There has been a sharp rise in the number of ransomware groups targeting industrial organizations as cybercriminals continue to exploit vulnerabilities in operational technology (OT) and industrial control systems (ICS), researchers at Dragos have warned.

A total of 119 ransomware groups targeting industrial organizations were tracked during 2025 according to the Dragos Annual OT Cybersecurity Year in Review for 2026, published on February 17. That figure represents a 49% increase from the 80 which were tracked in 2024.

According to Dragos, 2025 saw 3300 industrial organizations around the world hit by ransomware, compared with 1693 in 2024. The most targeted sector was manufacturing, followed by transportation.  

Oil and gas, electricity and communications were also among the most targeted critical and industrial systems.

Legitimate Login Credentials Abused

The most common cause of network compromise during observed attacks was via remote-access portals and virtualization services, including VPN portals, firewall interfaces or vendor tunnels. Attackers often leveraged legitimate login credentials of a real user to avoid detection.

“Identity abuse allowed adversaries to move rapidly and quietly through enterprise environments,” said Dragos.

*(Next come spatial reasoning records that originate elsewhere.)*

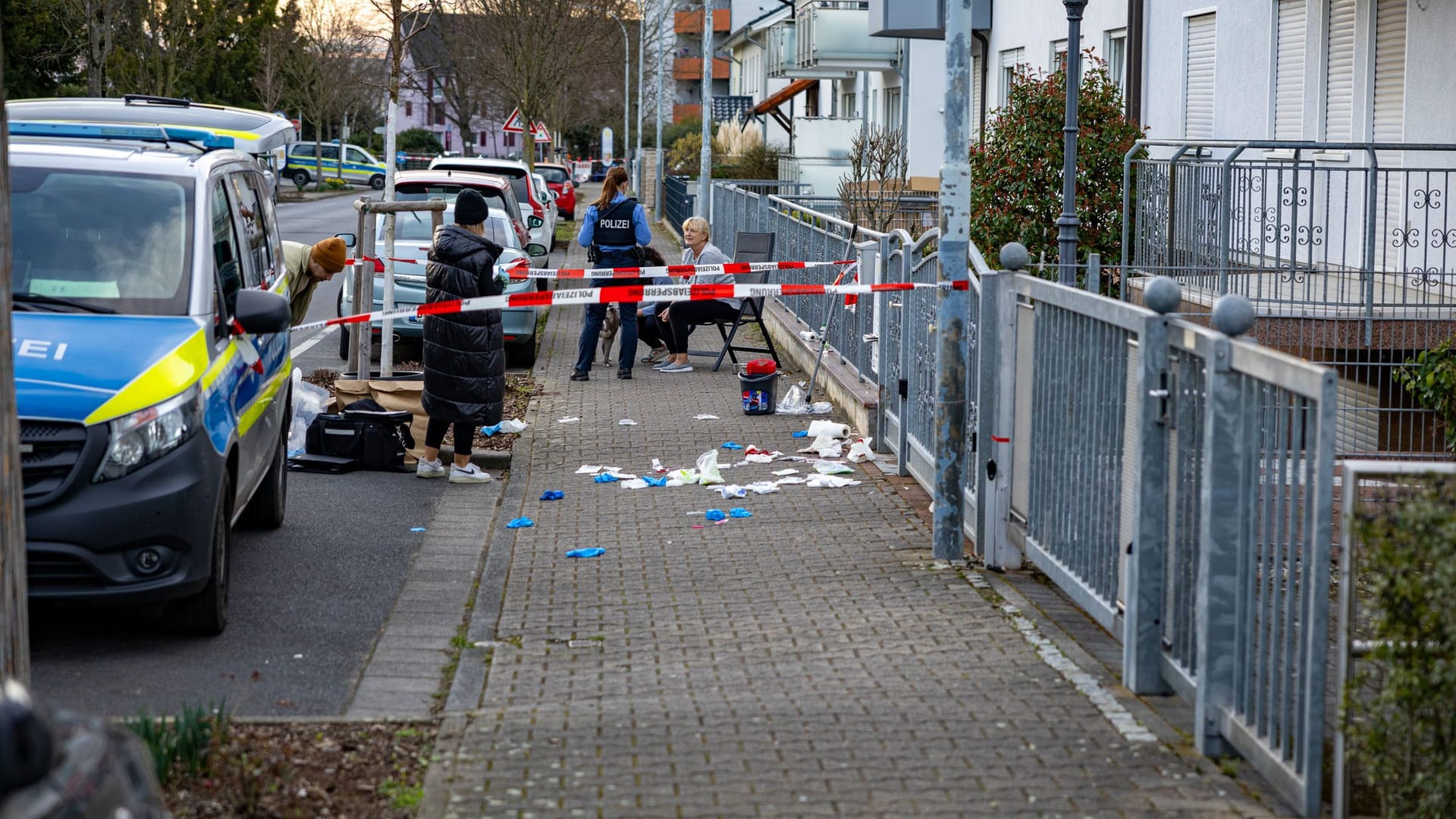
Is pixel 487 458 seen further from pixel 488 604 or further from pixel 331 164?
pixel 331 164

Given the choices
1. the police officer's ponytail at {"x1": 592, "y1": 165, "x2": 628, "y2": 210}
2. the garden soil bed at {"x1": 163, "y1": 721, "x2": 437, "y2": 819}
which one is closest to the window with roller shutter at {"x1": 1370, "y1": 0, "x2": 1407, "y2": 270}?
the police officer's ponytail at {"x1": 592, "y1": 165, "x2": 628, "y2": 210}

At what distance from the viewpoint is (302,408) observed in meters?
11.2

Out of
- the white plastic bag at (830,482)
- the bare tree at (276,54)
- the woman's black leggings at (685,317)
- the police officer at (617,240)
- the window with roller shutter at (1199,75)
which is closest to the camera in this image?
the white plastic bag at (830,482)

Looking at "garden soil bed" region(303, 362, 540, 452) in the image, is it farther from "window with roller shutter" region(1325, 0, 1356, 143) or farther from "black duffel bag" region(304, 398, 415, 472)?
"window with roller shutter" region(1325, 0, 1356, 143)

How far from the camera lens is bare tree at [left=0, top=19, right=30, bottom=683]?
4195 mm

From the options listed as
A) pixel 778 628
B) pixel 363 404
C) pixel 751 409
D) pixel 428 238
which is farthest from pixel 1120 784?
pixel 428 238

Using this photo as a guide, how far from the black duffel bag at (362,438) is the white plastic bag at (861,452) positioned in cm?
285

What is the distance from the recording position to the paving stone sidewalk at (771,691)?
4.64 metres

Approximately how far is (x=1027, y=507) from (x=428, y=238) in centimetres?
1019

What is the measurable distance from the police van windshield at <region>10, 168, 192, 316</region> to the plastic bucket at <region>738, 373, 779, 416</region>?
5.88 metres

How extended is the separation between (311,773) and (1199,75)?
14.6 m

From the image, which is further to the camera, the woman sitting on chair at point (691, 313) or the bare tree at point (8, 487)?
the woman sitting on chair at point (691, 313)

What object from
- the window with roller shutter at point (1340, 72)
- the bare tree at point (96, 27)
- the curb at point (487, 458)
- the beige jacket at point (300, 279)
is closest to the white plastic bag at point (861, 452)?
the curb at point (487, 458)

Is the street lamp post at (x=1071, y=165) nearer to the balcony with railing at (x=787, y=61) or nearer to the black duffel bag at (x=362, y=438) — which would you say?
the black duffel bag at (x=362, y=438)
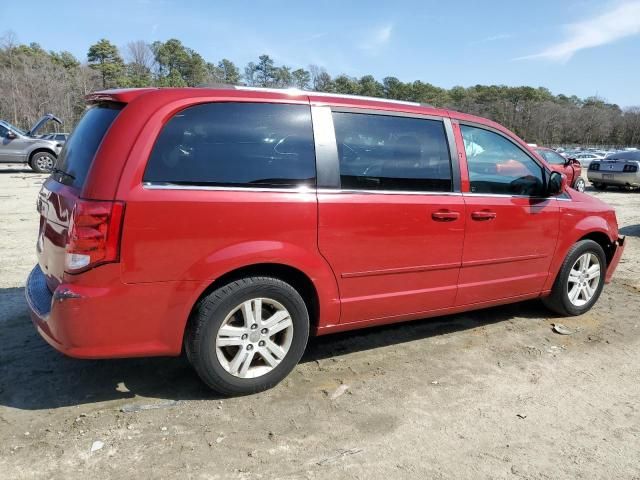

These credentials were stolen via phishing attacks, successful execution of infostealer malware or bought on the dark web via initial access brokers. Cybercriminals then exploited this access to cross IT and OT boundaries and gain entry to industrial and operational systems.

The report details how one ransomware affiliate used compromised VPN access to reach an OT-adjacent ESXi hypervisor and deploy ransomware on SCADA supporting virtual machines.

Although no devices directly controlling industrial equipment were touched, the loss of the virtualization layer removed operator visibility and control. This resulted in operational delays until the systems were rebuilt.

Ransomware groups were also able to maintain stealthy persistence on industrial networks. Industry-wide, the average dwell time - time in the network without being spotted or disrupted before a ransomware attack is triggered - for ransomware in OT environments was 42 days

“Ransomware groups are causing more operational disruption and multi-day outages that require OT-specific recovery,” said Robert M. Lee, CEO and co-founder of Dragos. 

“Establishing comprehensive OT visibility now is critical. If organizations cannot monitor their systems today, they’ll find that future adoption of technologies like AI, battery storage, and distributed energy resources creates exponentially greater blind spots,” he added.

The report also detailed three new threat groups with Dragos identified during the last year.

These were Sylvanite, an initial access broker, observed targeting US electric and water utilities, Azurite, a group focused on long-term access to OT systems which targeted organizations around the world and Pyroxene, a group which engages in supply chain compromise attacks via social engineering to gain access to industrial IT and OT networks.